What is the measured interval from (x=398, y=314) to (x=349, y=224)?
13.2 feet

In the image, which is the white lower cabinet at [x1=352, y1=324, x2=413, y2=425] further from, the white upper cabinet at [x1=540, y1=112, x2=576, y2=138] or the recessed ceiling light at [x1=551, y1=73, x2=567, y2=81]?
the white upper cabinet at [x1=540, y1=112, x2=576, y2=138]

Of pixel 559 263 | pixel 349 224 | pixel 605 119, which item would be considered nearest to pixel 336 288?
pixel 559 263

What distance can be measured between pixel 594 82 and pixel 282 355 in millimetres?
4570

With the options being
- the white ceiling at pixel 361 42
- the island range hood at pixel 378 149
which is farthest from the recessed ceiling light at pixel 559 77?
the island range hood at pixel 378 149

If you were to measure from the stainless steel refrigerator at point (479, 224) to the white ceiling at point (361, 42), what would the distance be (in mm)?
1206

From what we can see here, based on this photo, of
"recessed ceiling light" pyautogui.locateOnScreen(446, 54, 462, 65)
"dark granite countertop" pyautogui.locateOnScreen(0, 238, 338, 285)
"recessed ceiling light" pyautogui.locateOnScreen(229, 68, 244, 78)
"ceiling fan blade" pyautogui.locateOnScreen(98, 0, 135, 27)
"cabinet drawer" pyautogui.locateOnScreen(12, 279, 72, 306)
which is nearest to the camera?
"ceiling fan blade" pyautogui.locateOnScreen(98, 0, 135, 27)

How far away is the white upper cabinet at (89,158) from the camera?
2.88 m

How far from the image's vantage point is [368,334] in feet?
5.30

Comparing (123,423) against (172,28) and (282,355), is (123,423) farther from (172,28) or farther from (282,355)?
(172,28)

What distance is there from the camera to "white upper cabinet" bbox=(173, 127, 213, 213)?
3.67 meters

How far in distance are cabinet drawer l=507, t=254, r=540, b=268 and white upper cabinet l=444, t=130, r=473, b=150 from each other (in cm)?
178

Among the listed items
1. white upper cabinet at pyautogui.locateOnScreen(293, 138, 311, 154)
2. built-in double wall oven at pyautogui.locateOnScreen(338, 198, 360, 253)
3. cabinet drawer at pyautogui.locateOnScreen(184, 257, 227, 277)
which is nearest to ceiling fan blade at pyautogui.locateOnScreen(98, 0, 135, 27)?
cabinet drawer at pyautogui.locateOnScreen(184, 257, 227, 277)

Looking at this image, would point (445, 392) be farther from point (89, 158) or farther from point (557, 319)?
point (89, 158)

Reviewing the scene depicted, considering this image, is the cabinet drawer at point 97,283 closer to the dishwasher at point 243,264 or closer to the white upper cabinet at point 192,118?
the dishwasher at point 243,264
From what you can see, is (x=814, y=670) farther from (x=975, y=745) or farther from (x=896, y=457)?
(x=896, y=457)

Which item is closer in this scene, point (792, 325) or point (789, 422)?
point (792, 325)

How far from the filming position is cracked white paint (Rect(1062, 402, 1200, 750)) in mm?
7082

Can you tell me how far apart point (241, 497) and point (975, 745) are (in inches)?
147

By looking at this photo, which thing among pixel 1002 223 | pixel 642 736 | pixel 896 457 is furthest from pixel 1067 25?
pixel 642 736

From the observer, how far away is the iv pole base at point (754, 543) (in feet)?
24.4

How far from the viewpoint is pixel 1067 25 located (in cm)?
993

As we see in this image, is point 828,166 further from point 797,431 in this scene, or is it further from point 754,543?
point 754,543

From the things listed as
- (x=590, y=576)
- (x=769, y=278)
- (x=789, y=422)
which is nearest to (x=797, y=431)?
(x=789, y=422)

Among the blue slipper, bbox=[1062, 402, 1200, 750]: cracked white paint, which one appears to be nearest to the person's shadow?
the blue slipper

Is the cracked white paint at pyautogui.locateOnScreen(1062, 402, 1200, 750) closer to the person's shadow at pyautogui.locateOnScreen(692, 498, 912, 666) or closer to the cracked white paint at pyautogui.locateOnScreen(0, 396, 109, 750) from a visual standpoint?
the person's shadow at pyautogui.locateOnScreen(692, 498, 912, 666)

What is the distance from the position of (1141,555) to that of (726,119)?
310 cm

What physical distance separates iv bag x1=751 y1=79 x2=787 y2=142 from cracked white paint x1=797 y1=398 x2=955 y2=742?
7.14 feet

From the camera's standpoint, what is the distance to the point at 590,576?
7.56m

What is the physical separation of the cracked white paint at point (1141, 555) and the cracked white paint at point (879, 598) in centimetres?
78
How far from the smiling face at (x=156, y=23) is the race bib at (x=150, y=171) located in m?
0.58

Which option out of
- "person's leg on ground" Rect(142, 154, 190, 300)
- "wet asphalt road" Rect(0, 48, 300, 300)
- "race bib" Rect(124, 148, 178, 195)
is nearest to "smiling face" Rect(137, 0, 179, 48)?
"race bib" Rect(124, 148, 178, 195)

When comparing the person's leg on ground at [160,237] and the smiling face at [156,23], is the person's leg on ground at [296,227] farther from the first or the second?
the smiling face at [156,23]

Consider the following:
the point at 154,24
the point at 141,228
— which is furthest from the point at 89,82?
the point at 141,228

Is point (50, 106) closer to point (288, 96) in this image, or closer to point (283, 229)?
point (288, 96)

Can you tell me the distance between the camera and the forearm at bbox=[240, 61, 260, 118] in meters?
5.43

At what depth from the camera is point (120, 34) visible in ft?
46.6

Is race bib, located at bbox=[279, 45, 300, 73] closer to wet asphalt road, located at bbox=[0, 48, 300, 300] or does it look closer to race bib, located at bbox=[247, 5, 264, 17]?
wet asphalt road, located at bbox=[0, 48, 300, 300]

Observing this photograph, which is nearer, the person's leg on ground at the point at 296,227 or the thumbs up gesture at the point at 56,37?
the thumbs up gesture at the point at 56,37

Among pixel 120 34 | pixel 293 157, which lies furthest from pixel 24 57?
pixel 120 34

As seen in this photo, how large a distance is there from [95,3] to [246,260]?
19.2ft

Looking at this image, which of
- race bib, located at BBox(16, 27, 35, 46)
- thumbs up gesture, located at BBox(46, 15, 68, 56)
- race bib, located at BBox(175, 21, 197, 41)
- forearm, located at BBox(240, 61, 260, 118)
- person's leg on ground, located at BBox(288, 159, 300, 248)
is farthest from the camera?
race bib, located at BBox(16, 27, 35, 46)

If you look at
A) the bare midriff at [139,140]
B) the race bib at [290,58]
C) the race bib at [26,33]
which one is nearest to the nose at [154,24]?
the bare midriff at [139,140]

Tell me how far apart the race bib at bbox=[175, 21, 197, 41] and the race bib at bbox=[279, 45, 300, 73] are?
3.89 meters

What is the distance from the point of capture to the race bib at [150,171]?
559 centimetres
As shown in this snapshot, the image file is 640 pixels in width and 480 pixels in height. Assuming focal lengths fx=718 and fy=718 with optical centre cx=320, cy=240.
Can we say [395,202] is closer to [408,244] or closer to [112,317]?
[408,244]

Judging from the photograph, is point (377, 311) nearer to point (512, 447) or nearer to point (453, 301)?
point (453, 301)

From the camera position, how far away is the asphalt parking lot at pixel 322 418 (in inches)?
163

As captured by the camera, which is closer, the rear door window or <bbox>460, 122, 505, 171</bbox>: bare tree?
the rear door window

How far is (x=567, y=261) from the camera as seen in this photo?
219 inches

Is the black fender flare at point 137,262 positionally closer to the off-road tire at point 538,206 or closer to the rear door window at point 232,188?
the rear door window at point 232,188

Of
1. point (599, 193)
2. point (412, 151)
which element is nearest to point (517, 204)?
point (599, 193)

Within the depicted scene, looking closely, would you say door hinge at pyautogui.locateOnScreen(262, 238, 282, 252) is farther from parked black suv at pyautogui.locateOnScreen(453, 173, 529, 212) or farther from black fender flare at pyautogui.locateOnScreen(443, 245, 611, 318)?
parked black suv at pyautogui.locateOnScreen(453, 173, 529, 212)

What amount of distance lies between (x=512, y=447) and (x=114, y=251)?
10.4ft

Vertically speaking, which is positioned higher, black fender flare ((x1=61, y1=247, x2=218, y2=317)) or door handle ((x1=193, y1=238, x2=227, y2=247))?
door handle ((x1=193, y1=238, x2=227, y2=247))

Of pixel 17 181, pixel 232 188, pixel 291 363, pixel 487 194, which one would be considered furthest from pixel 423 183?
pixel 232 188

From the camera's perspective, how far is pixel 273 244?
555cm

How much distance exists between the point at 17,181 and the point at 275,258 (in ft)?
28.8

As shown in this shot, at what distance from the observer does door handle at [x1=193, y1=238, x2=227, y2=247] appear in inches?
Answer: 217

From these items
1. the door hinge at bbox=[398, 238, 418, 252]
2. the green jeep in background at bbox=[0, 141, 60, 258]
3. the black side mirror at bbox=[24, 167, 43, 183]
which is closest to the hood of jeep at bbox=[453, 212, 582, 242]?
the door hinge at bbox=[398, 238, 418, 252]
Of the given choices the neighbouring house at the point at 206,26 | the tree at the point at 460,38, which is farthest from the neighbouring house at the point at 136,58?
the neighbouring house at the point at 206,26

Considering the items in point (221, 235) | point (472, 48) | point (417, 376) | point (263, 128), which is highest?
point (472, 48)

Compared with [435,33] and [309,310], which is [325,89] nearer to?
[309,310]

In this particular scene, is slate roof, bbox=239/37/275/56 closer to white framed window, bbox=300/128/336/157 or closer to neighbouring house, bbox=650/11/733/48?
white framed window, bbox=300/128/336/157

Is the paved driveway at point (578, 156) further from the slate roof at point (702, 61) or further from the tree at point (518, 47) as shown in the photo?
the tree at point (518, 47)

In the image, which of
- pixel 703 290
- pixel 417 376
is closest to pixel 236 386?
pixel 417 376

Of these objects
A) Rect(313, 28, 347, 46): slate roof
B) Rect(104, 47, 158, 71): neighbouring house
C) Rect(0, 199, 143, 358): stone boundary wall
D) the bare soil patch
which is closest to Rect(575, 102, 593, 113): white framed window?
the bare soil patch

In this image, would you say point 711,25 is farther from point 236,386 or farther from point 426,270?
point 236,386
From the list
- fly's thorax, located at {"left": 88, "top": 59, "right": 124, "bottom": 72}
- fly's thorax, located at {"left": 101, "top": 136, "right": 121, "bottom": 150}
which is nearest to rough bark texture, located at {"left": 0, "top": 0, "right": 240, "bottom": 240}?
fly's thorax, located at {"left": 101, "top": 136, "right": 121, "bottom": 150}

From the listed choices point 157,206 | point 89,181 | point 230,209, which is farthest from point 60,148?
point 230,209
• • • •
• **Goal**: Please reproduce, word for word, everything in the material above from its first line down to the line that contains "3.67 meters", including both of those lines.

• **Answer for this exercise**:
What is the measured interval from (x=398, y=314) to (x=349, y=224)?
13.2 feet

In the image, which is the white lower cabinet at [x1=352, y1=324, x2=413, y2=425] further from, the white upper cabinet at [x1=540, y1=112, x2=576, y2=138] or the recessed ceiling light at [x1=551, y1=73, x2=567, y2=81]?
the white upper cabinet at [x1=540, y1=112, x2=576, y2=138]

Of pixel 559 263 | pixel 349 224 | pixel 605 119, which item would be considered nearest to pixel 336 288?
pixel 559 263

What distance can be measured between pixel 594 82 and pixel 282 355 in millimetres?
4570

With the options being
- the white ceiling at pixel 361 42
- the island range hood at pixel 378 149
which is farthest from the recessed ceiling light at pixel 559 77?
the island range hood at pixel 378 149

If you were to measure from the stainless steel refrigerator at point (479, 224) to the white ceiling at point (361, 42), what would the distance be (in mm)?
1206

From what we can see here, based on this photo, of
"recessed ceiling light" pyautogui.locateOnScreen(446, 54, 462, 65)
"dark granite countertop" pyautogui.locateOnScreen(0, 238, 338, 285)
"recessed ceiling light" pyautogui.locateOnScreen(229, 68, 244, 78)
"ceiling fan blade" pyautogui.locateOnScreen(98, 0, 135, 27)
"cabinet drawer" pyautogui.locateOnScreen(12, 279, 72, 306)
which is nearest to the camera?
"ceiling fan blade" pyautogui.locateOnScreen(98, 0, 135, 27)

How far away is the white upper cabinet at (89,158) from the camera?
2.88 m

How far from the image's vantage point is [368,334] in feet?
5.30

Comparing (123,423) against (172,28) and (282,355), is (123,423) farther from (172,28) or farther from (282,355)?
(172,28)

What distance is there from the camera to "white upper cabinet" bbox=(173, 127, 213, 213)?
3.67 meters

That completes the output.